As recently as the early 1990s, Egypt faced severe financial imbalances evidenced by high inflation, large external deficits, and an accumulation of external arrears. With the support of two successive IMF financial arrangements (1991 and 1993), the country made important progress toward reducing these imbalances, but economic performance remained below potential.
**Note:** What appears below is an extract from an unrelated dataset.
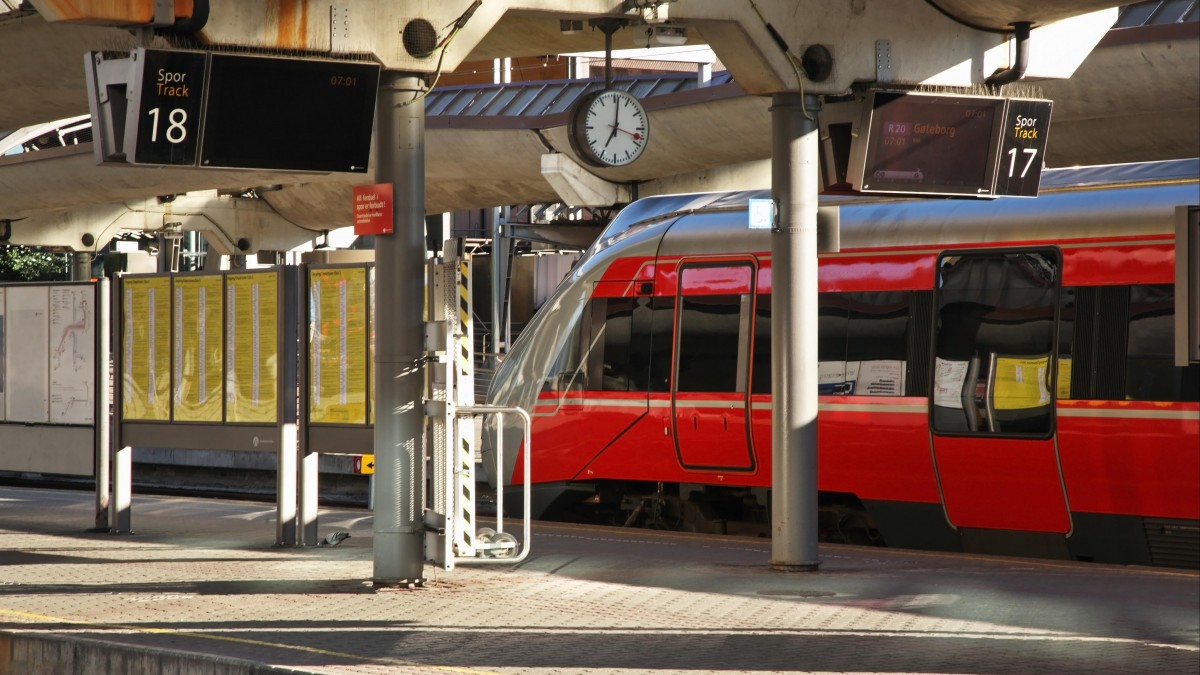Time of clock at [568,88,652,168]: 7:01
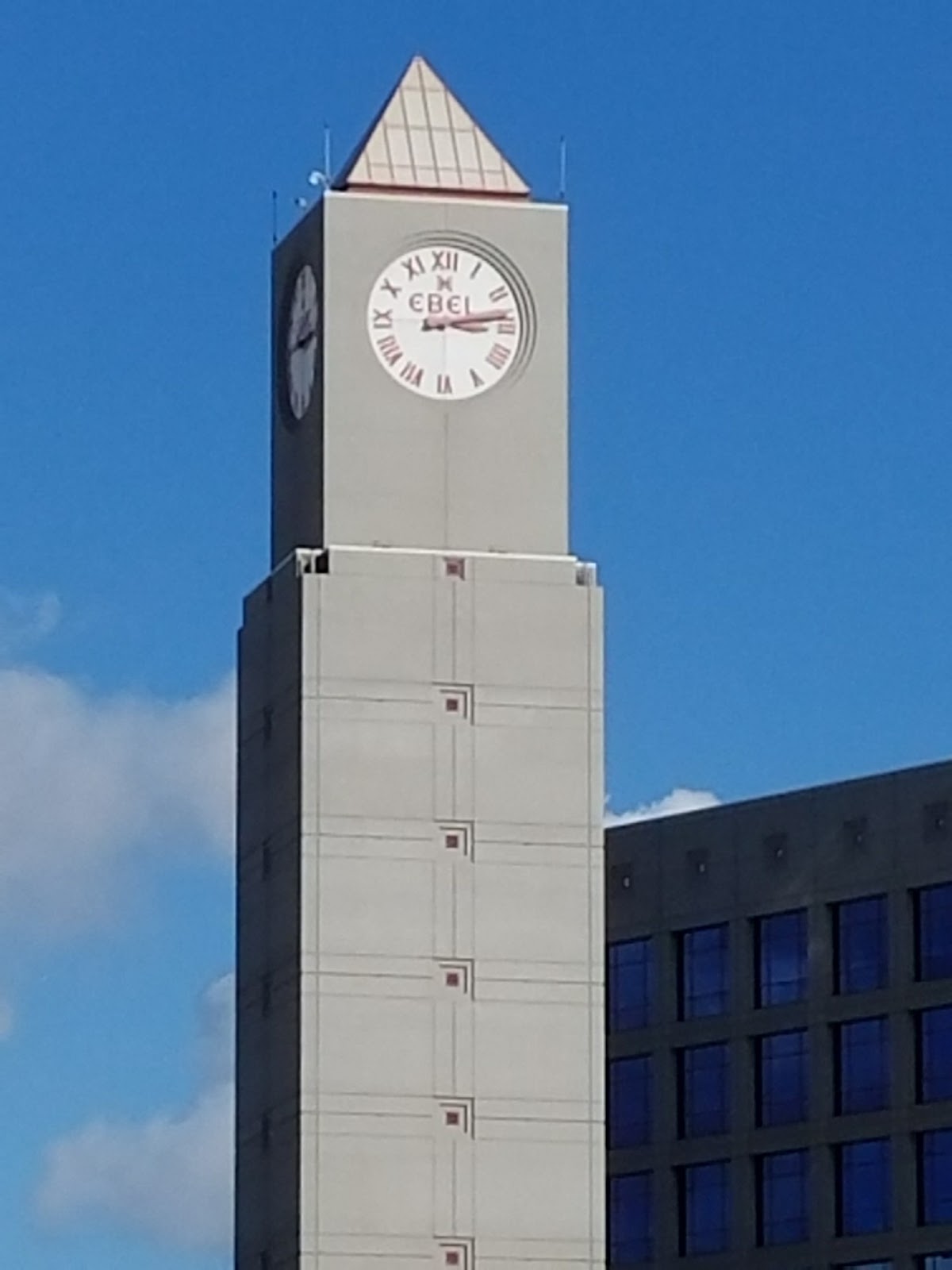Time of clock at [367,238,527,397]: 3:13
Egypt: Growth and Inflation


Citation: IMF Survey 0026, 001; 10.5089/9781451937503.023.A008

Data: Egyptian authorities and IMF staff estimates

Against this backdrop, and in the context of the new challenges and opportunities presented by the evolving regional and international environment, Egypt adopted an ambitious reform program in support of which the IMF approved a two-year stand-by arrangement in October 1996. (In light of Egypt’s strong reserve position, the authorities view the arrangement as precautionary and have no plans to draw under it.) This medium-term program seeks to achieve a sustained higher rate of growth and a gradual reduction in unemployment, while further lowering inflation and maintaining a strong external reserve position. To these ends, the program focuses on:

• consolidating the gains on macroeconomic stabilization; and

• broadening and intensifying the structural reform agenda through privatization, deregulation, trade liberalization, and a revamping of the financial sector.

Macroeconomic Performance

In the context of sustained policy implementation and growing confidence in the government’s ability to adhere to its adjustment and reform program, macroeconomic performance has exceeded expectations. Fueled by strengthened private sector investment, real GDP growth is set to reach 5 percent in the current fiscal year (ending June 1997). Meanwhile, inflation has continued to decline, dipping to 5.4 percent for the 12 months ended February. In the external sector, a small current deficit (equivalent to less than 1 percent of GDP) is forecast; with larger portfolio and foreign direct investment, official international reserves have risen to more than $19 billion—the equivalent of almost 15 months of imports.

On the monetary front, the recent surge in capital inflows has posed new challenges for monetary management. Nonetheless, the authorities have not allowed the unforeseen rise in international reserves to derail their monetary objectives: through sterilization, net domestic assets of the central bank have been contained and monetary growth remains broadly on track. Meanwhile, the budget deficit this year is expected to be below 1 percent of GDP (excluding privatization receipts) and should gravitate toward balance over the next few years.

Structural Reforms

Consolidation of macroeconomic stability has set the stage for a deepening of reforms that aim to create a decentralized and outward-oriented economy in which the private sector plays the central role. In this regard, the Egyptian authorities have adopted a comprehensive structural and institutional reform. The main elements of this reform include:

Privatization. During the six months ended December 1996, the government divested its majority holdings in 22 companies and minority holdings in another 8. These privatizations represented around one-sixth of the total net worth of state-owned enterprises and have generated proceeds amounting to about $1.3 billion—the equivalent of about 3½ percent of GDP at an annual rate. The program envisages the divestiture of most nonfinancial public enterprises over two years.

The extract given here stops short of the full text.